_Problem description_
Transcribe, word for word and with nothing extra, the line containing "this 640×480 image." and each line that comes after it in the entries.

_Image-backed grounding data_
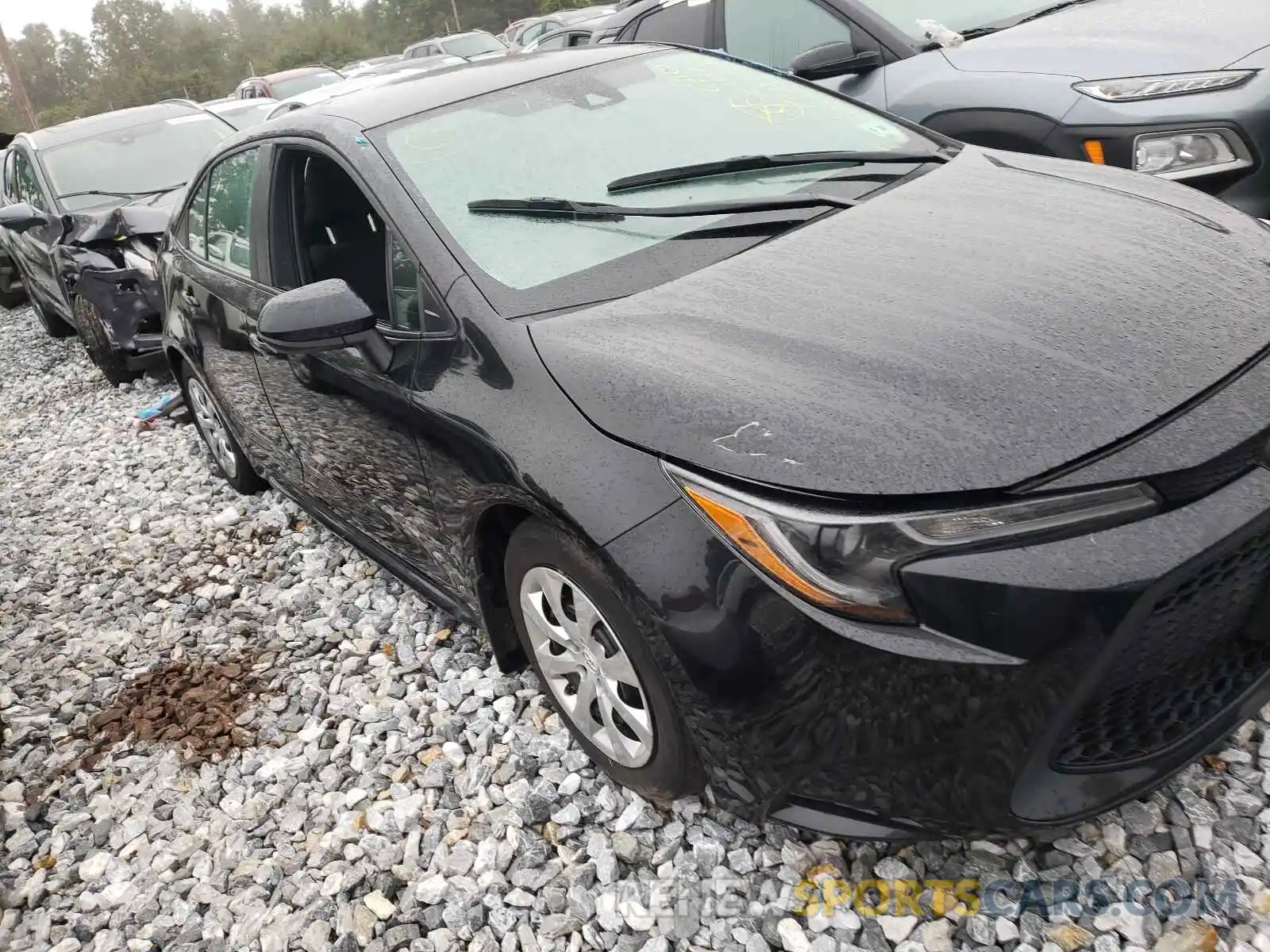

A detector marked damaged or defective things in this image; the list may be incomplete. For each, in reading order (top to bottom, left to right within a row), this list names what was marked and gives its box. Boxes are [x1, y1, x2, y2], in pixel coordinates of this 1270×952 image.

crumpled front end [52, 205, 168, 368]
damaged silver car [0, 102, 237, 383]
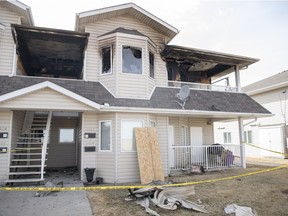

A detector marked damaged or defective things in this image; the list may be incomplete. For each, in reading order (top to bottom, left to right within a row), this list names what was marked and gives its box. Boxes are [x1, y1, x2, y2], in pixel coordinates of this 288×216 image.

broken window [121, 45, 142, 74]
burnt window frame [121, 45, 142, 74]
broken window [121, 120, 143, 152]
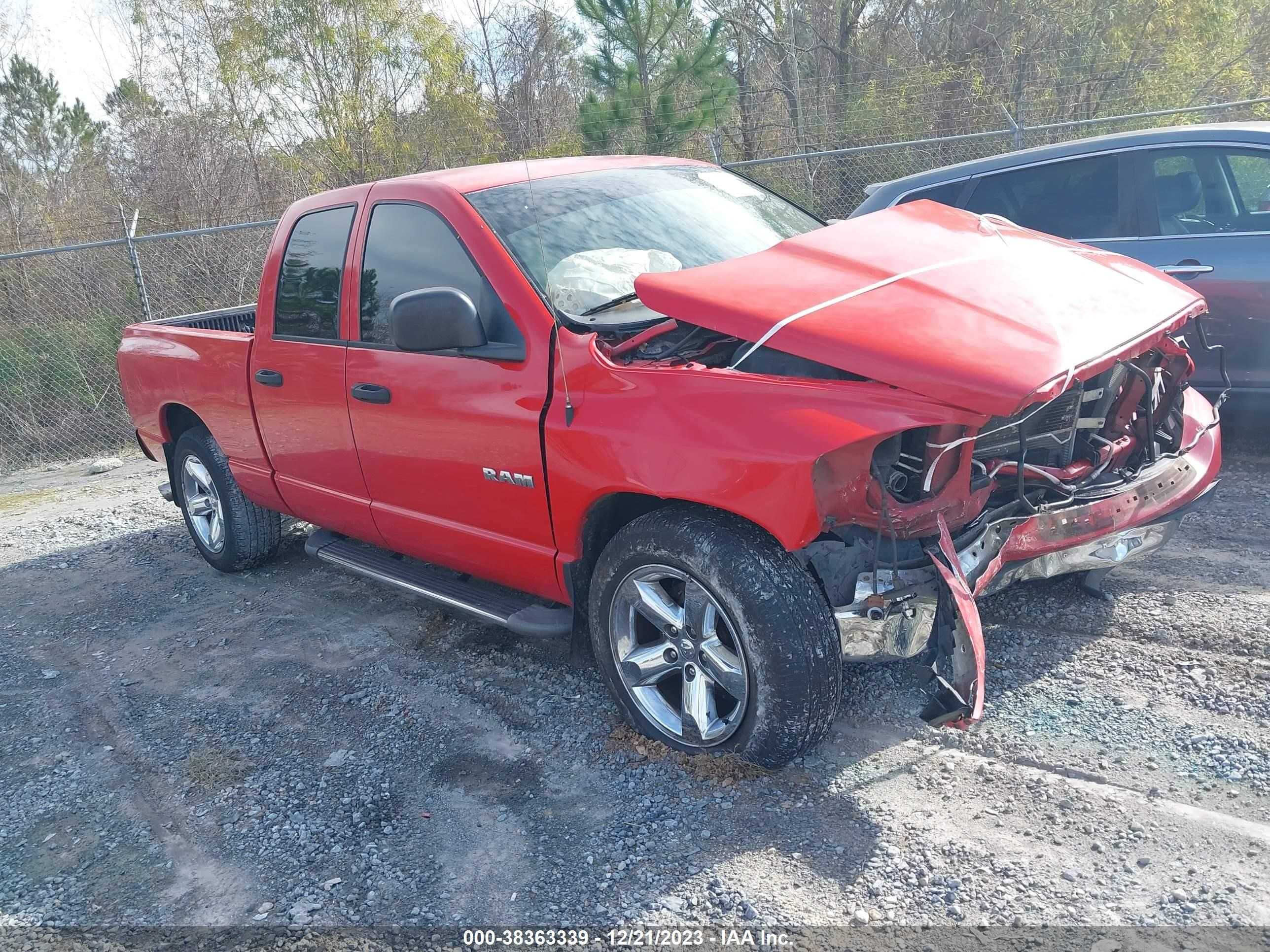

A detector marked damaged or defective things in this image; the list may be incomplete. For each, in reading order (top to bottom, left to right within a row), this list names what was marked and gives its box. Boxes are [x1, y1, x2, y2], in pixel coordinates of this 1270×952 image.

buckled hood [640, 202, 1204, 416]
crashed front end of truck [808, 332, 1224, 726]
damaged bumper [833, 383, 1219, 726]
torn bumper cover [833, 388, 1219, 731]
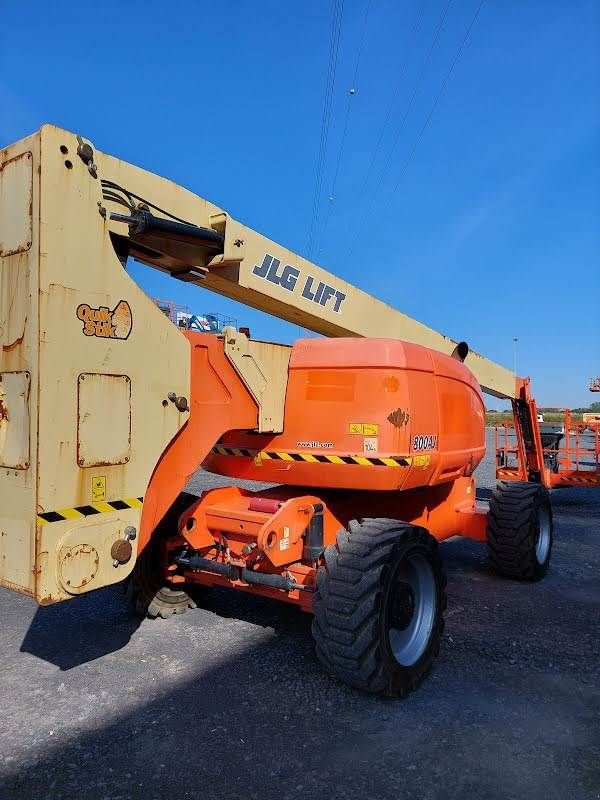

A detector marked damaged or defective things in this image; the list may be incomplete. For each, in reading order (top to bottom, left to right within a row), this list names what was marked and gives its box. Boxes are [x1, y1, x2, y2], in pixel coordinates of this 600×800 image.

rusty metal panel [0, 152, 32, 256]
rusty metal panel [0, 374, 30, 472]
rusty metal panel [77, 376, 131, 468]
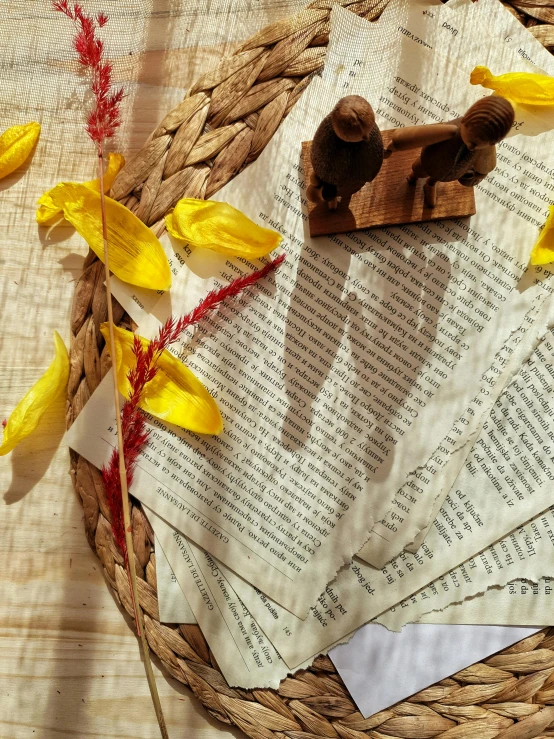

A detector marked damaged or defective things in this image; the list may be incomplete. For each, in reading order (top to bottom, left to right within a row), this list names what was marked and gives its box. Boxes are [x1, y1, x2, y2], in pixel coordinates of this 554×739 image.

torn book page [328, 620, 536, 720]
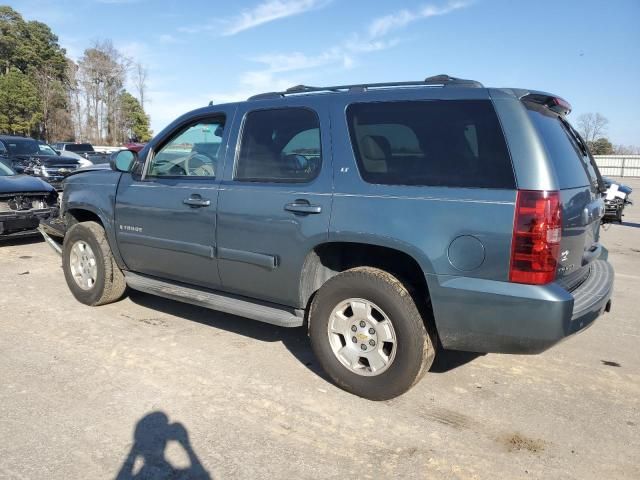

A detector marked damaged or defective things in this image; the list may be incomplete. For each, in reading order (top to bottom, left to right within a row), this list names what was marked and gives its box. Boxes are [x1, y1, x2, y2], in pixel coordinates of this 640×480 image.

damaged car [0, 158, 58, 239]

_Exercise output_
A detector marked damaged or defective things in this image; the list may be incomplete. For each, in reading order (top to bottom, left to right within a row), this list names what was marked and gives its box. Boxes are [x1, y1, x2, y2], in pixel coordinates of this 640×480 image.

damaged car [0, 158, 58, 239]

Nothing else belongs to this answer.